WHAT IS EXPECTED: Restate the listing below word for word.

GIVEN ENTRIES:
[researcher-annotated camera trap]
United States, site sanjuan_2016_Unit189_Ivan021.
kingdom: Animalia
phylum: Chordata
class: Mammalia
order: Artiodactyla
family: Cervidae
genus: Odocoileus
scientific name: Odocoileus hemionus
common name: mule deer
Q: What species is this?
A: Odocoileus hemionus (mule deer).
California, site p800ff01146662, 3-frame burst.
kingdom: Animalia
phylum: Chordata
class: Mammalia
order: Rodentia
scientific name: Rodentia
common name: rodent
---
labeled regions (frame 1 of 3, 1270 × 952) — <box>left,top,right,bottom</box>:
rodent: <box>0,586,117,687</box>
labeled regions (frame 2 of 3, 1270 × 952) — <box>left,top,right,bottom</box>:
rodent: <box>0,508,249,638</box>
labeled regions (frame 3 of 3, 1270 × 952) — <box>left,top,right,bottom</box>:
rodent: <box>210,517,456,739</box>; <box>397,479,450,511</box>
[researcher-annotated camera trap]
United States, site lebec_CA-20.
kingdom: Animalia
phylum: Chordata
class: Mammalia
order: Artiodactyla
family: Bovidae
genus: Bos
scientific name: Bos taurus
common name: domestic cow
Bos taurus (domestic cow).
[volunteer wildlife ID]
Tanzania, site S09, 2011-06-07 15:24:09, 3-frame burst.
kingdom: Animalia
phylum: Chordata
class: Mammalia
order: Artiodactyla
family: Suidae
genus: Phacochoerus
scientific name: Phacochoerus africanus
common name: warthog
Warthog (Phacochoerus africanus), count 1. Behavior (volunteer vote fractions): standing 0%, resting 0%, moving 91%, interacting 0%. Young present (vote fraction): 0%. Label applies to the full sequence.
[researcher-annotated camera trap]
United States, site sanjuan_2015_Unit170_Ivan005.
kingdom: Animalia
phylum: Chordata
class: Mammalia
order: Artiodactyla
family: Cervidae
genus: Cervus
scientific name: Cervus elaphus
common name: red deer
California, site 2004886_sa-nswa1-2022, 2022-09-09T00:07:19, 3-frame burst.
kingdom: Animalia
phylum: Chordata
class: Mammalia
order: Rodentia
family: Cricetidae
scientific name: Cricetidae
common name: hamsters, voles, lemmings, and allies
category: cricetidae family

ANSWER SPACE:
[researcher-annotated camera trap]
United States, site sanjuan_2016_Unit189_Ivan021.
kingdom: Animalia
phylum: Chordata
class: Mammalia
order: Artiodactyla
family: Cervidae
genus: Odocoileus
scientific name: Odocoileus hemionus
common name: mule deer
Q: What species is this?
A: Odocoileus hemionus (mule deer).
California, site p800ff01146662, 3-frame burst.
kingdom: Animalia
phylum: Chordata
class: Mammalia
order: Rodentia
scientific name: Rodentia
common name: rodent
---
labeled regions (frame 1 of 3, 1270 × 952) — <box>left,top,right,bottom</box>:
rodent: <box>0,586,117,687</box>
labeled regions (frame 2 of 3, 1270 × 952) — <box>left,top,right,bottom</box>:
rodent: <box>0,508,249,638</box>
labeled regions (frame 3 of 3, 1270 × 952) — <box>left,top,right,bottom</box>:
rodent: <box>210,517,456,739</box>; <box>397,479,450,511</box>
[researcher-annotated camera trap]
United States, site lebec_CA-20.
kingdom: Animalia
phylum: Chordata
class: Mammalia
order: Artiodactyla
family: Bovidae
genus: Bos
scientific name: Bos taurus
common name: domestic cow
Bos taurus (domestic cow).
[volunteer wildlife ID]
Tanzania, site S09, 2011-06-07 15:24:09, 3-frame burst.
kingdom: Animalia
phylum: Chordata
class: Mammalia
order: Artiodactyla
family: Suidae
genus: Phacochoerus
scientific name: Phacochoerus africanus
common name: warthog
Warthog (Phacochoerus africanus), count 1. Behavior (volunteer vote fractions): standing 0%, resting 0%, moving 91%, interacting 0%. Young present (vote fraction): 0%. Label applies to the full sequence.
[researcher-annotated camera trap]
United States, site sanjuan_2015_Unit170_Ivan005.
kingdom: Animalia
phylum: Chordata
class: Mammalia
order: Artiodactyla
family: Cervidae
genus: Cervus
scientific name: Cervus elaphus
common name: red deer
California, site 2004886_sa-nswa1-2022, 2022-09-09T00:07:19, 3-frame burst.
kingdom: Animalia
phylum: Chordata
class: Mammalia
order: Rodentia
family: Cricetidae
scientific name: Cricetidae
common name: hamsters, voles, lemmings, and allies
category: cricetidae family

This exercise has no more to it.